I can't be sure, but my instinct tells me that I am about to step in a minefield. I want to seek your advice on how to handle the situation. Here is the brief story:
The background: my PhD thesis is almost ready for submission and I am now working on turning it into several publishable papers. I have identified a few potentially suitable outlets, with one of them a special issue in a prestigious journal in our field edited by my advisor's ex-student (who he has been close with and has influences on). One of the essays in my thesis fits perfectly the scope of the special issue that has a deadline 3 weeks. I want to revise my essay to fit the requirements and submit to the special issue, but my advisor has been trying to stop me using three reasons: (1). It takes a long time to write a paper for a top journal and I wouldn't be able to make it; (2). The journal usually publishes highly technical papers and my multidisciplinary mix-method paper does not at all fit methodologically (actually, the special issue calls openly for these types of papers); and (3). If I rush to submit my paper, it'd certainly be rejected and if I then revise and re-submit it to other less prestigious journals, I'd likely run into the same reviewers and be seen very badly in this community. When I told him that I felt comfortable meeting the submission deadline, that I understood the possibility of getting rejected and would take it as a learning experiences, and quoted the section of the "call for paper" that shows my method actually fits the scope, he seemed to lose his temper, became quite upset, and sent me a message saying something like "it doesn't work this way" and another journal (similar level of prestige, but he does not publish there often, and it is edited by other scholars) would be a better fit. His arguments obviously are not convincing to me.

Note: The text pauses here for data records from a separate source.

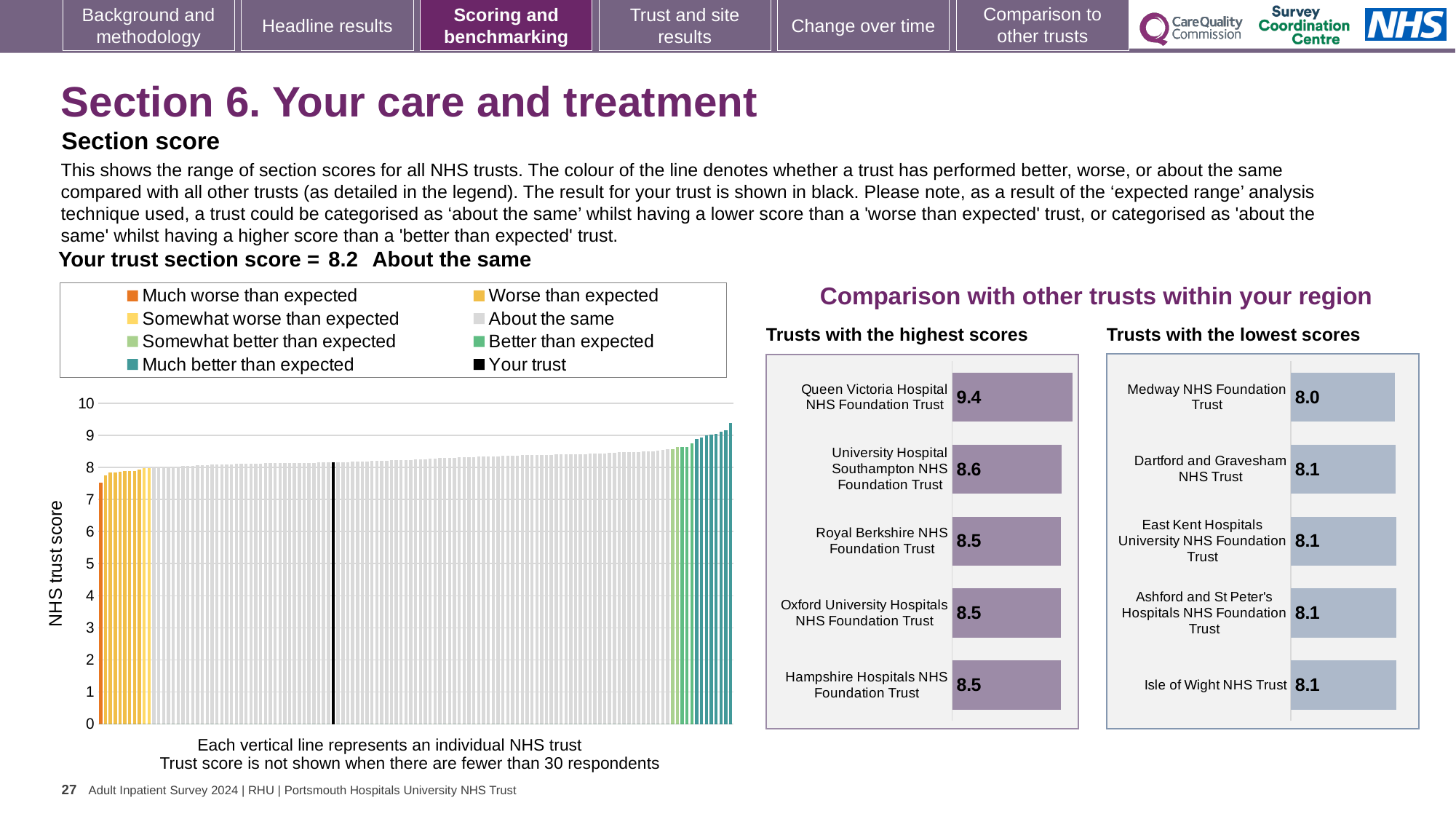
In the 'Trusts with the highest scores' chart, what is the score for Queen Victoria Hospital NHS Foundation Trust? 9.4 In the 'Trusts with the lowest scores' chart, what is the score for Medway NHS Foundation Trust? 8.0 In the 'Trusts with the highest scores' chart, how many trusts are shown? 5 What kind of chart is the large chart on the left showing NHS trust scores? Bar chart In the 'Trusts with the lowest scores' chart, how many trusts are shown? 5 In the 'Trusts with the lowest scores' chart, what is the score for Isle of Wight NHS Trust? 8.1 In the 'Trusts with the lowest scores' chart, which trust has the lowest score? Medway NHS Foundation Trust In the 'Trusts with the highest scores' chart, which has the larger score: University Hospital Southampton NHS Foundation Trust or Royal Berkshire NHS Foundation Trust? University Hospital Southampton NHS Foundation Trust In the 'Trusts with the highest scores' chart, which trust has the highest score? Queen Victoria Hospital NHS Foundation Trust How many entries does the legend of the large chart on the left list? 8 In the 'Trusts with the highest scores' chart, what is the difference between the scores of Queen Victoria Hospital NHS Foundation Trust and University Hospital Southampton NHS Foundation Trust? 0.8 In the large chart on the left, do the trust scores rise or fall from left to right? Rise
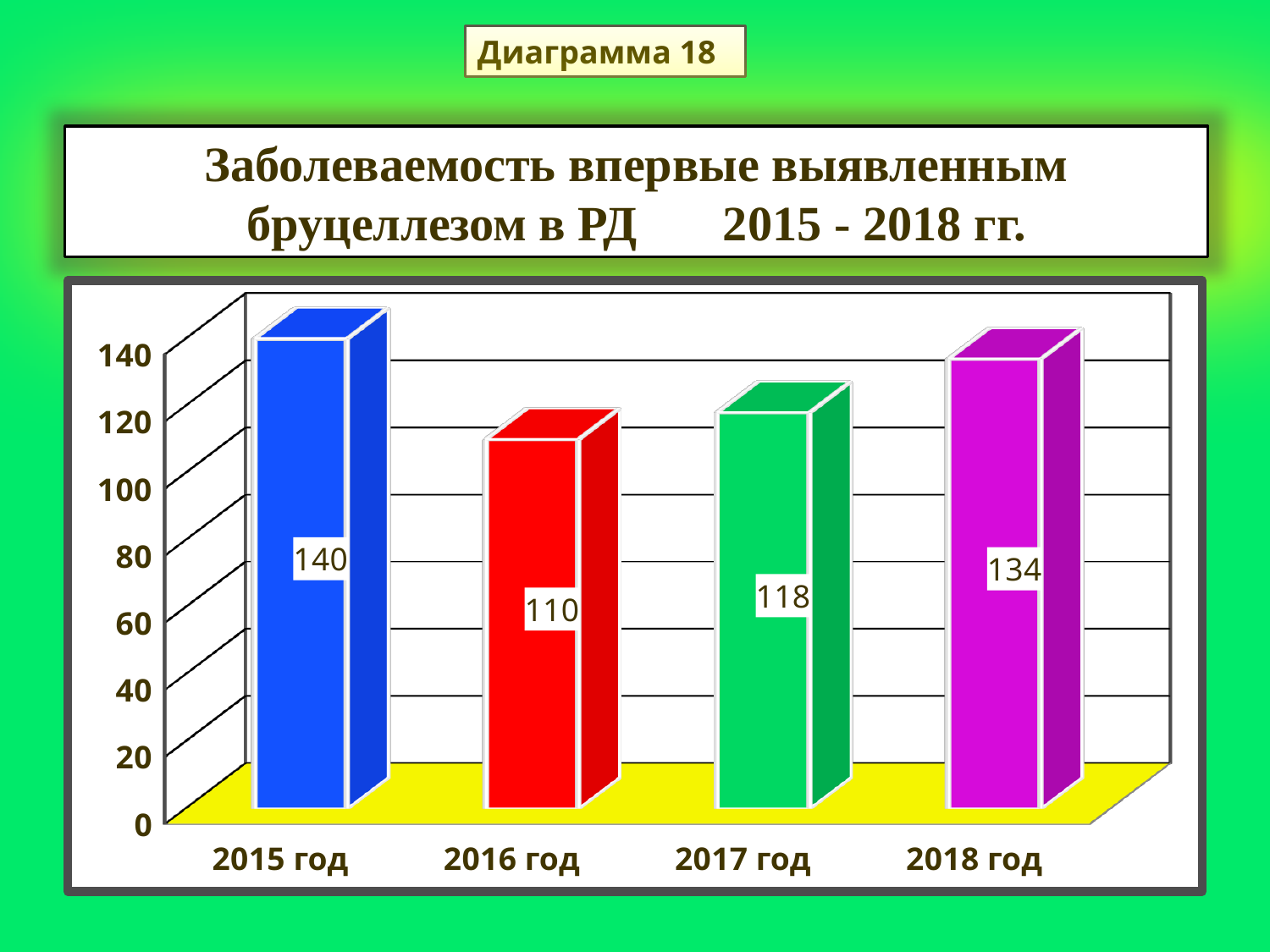
Which year has the lowest value? 2016 год What is the value for 2018 год? 134 What is the value for 2016 год? 110 What is the difference between the values for 2018 год and 2017 год? 16 What is the title of the chart? Заболеваемость впервые выявленным бруцеллезом в РД 2015 - 2018 гг. What is the value for 2017 год? 118 Which year has the highest value? 2015 год What is the difference between the values for 2015 год and 2016 год? 30 What is the value for 2015 год? 140 What kind of chart is shown on the slide? bar chart Which is larger, the value for 2017 год or the value for 2018 год? 2018 год How many years are shown on the chart? 4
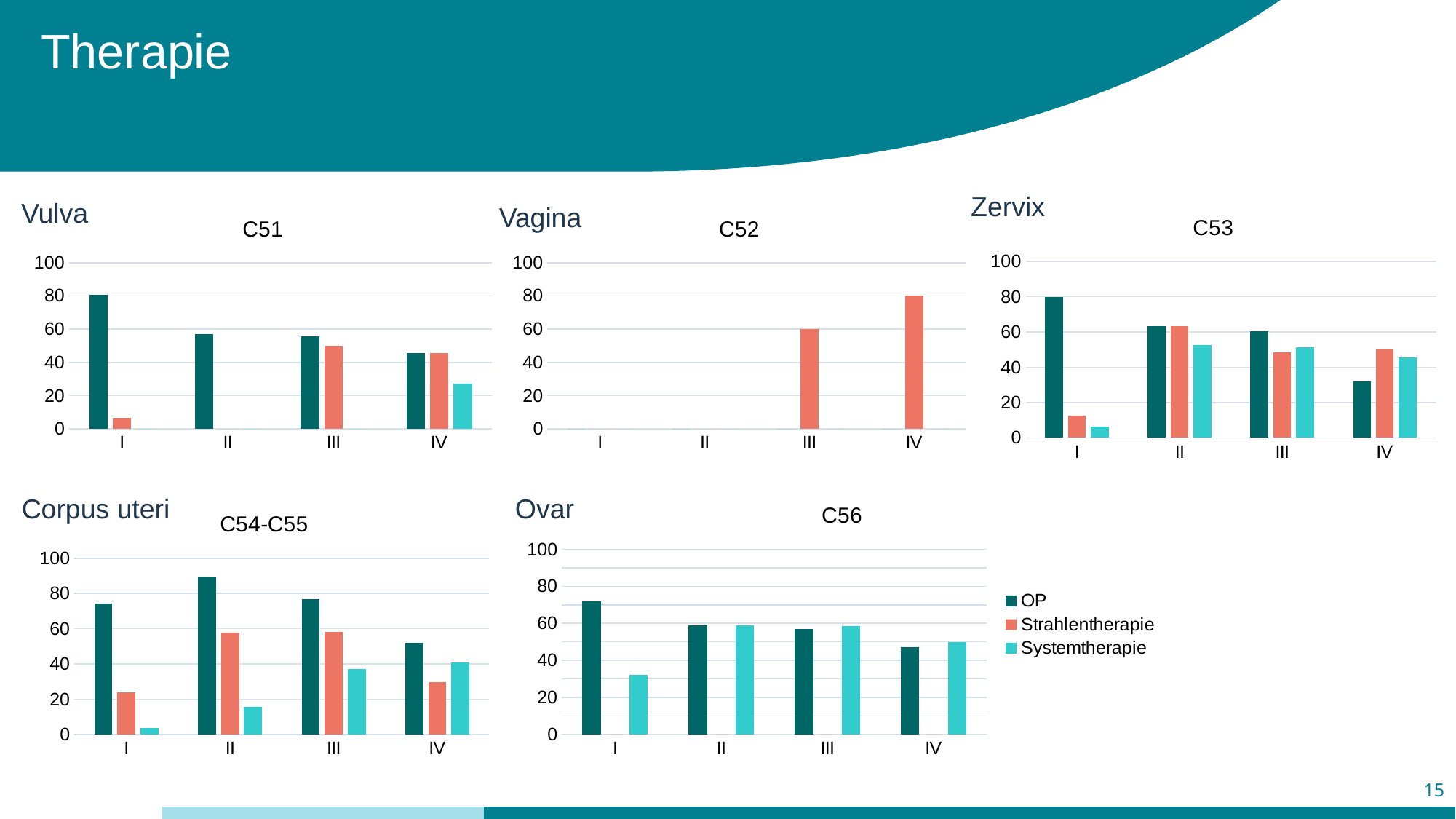
In the C52 chart, what is the value for Strahlentherapie at stage III? 60 In the C53 chart, at which stage is the OP value lowest? IV In the C53 chart, at stage IV, which is larger: OP or Strahlentherapie? Strahlentherapie In the C54-C55 chart, at which stage is the OP value highest? II In the C52 chart, what is the value for Strahlentherapie at stage IV? 80 In the C54-C55 chart, is the OP value at stage II greater or less than 80? greater What kind of chart is the C51 chart? bar chart In the C51 chart, how many categories are shown on the x axis? 4 How many series does the legend list? 3 In the C56 chart, do the OP values rise or fall from stage I to stage IV? fall Which chart title belongs to the Ovar chart? C56 In the C51 chart, is the Strahlentherapie value at stage I greater or less than 20? less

More background: I sent him this essay 6 months ago and he seemed to start working towards this direction since then. Actually, the idea of that special issue might be from him (he as a highly influential academic in this field organized a workshop soon after with many people from different disciplines coming to talk about this topic, and he mentioned back then that he'd write a few papers based on the workshop, probably planning to publish in this special issue). And I also asked for his advice on selecting journals for the other four papers from my thesis, he pointed me to those lower-ranked journals which I think is not a fair evaluation of my work (I have received very positive feedback on my thesis from other academics in our field), neither a good-willed gesture an advisor would show to his students. So I now have the strange feeling that he might be trying to slow down my progress as a young and promising scholar in the same are. He is seen as a world renowned so-called "guru" in this field. I am also concerned that he might have already used my ideas (interesting and new) in the essay that I sent him 6 months ago to write his papers and might have already submitted them to the same special issue.
My question: what should I do now? I feel it is a right thing to do to submit to the special issue. But I am afraid that might expose him if he'd done something unethical (he is about to retire and it is certainly not the most graceful way to go). I am also afraid that he might sabotage my job search for tenure-track positions as he will be one of the two key references for me. However, I also feel strongly about standing up for what I believe is right, and not to tolerate unethical behaviors around me. I think tolerating such exploitation (if it actually exists) would only reinforce such behaviors and empower these human sharks.
Please share your thoughts and offer your advice. Thank you in advance.